--- Data listing Enclosed Below ---
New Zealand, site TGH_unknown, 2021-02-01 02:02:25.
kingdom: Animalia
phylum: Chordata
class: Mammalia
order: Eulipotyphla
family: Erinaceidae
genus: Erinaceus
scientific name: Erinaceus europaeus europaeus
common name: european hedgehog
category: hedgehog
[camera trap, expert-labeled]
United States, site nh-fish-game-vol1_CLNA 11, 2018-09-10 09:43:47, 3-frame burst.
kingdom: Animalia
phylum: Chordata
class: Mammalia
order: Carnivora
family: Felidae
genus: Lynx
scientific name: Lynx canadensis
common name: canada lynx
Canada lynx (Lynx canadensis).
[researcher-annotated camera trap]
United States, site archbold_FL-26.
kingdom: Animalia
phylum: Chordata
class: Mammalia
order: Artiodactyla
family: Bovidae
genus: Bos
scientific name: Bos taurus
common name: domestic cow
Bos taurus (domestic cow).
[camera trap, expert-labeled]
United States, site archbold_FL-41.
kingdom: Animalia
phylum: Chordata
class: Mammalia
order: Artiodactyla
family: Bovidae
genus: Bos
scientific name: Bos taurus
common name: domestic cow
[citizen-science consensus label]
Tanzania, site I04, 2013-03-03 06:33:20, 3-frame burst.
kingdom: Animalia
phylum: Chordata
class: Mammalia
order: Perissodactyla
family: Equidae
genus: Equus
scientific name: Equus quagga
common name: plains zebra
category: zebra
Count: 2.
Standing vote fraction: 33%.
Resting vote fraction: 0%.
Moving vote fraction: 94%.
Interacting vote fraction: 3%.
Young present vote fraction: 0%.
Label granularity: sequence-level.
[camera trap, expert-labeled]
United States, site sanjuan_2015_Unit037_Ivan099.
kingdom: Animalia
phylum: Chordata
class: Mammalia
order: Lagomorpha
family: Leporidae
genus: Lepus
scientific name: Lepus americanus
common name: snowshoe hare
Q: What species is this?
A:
--- End of Enclosed Data listing ---
What this task involves → Please give each line above again, word for word.

Response for this exercise →
New Zealand, site TGH_unknown, 2021-02-01 02:02:25.
kingdom: Animalia
phylum: Chordata
class: Mammalia
order: Eulipotyphla
family: Erinaceidae
genus: Erinaceus
scientific name: Erinaceus europaeus europaeus
common name: european hedgehog
category: hedgehog
[camera trap, expert-labeled]
United States, site nh-fish-game-vol1_CLNA 11, 2018-09-10 09:43:47, 3-frame burst.
kingdom: Animalia
phylum: Chordata
class: Mammalia
order: Carnivora
family: Felidae
genus: Lynx
scientific name: Lynx canadensis
common name: canada lynx
Canada lynx (Lynx canadensis).
[researcher-annotated camera trap]
United States, site archbold_FL-26.
kingdom: Animalia
phylum: Chordata
class: Mammalia
order: Artiodactyla
family: Bovidae
genus: Bos
scientific name: Bos taurus
common name: domestic cow
Bos taurus (domestic cow).
[camera trap, expert-labeled]
United States, site archbold_FL-41.
kingdom: Animalia
phylum: Chordata
class: Mammalia
order: Artiodactyla
family: Bovidae
genus: Bos
scientific name: Bos taurus
common name: domestic cow
[citizen-science consensus label]
Tanzania, site I04, 2013-03-03 06:33:20, 3-frame burst.
kingdom: Animalia
phylum: Chordata
class: Mammalia
order: Perissodactyla
family: Equidae
genus: Equus
scientific name: Equus quagga
common name: plains zebra
category: zebra
Count: 2.
Standing vote fraction: 33%.
Resting vote fraction: 0%.
Moving vote fraction: 94%.
Interacting vote fraction: 3%.
Young present vote fraction: 0%.
Label granularity: sequence-level.
[camera trap, expert-labeled]
United States, site sanjuan_2015_Unit037_Ivan099.
kingdom: Animalia
phylum: Chordata
class: Mammalia
order: Lagomorpha
family: Leporidae
genus: Lepus
scientific name: Lepus americanus
common name: snowshoe hare
Q: What species is this?
A:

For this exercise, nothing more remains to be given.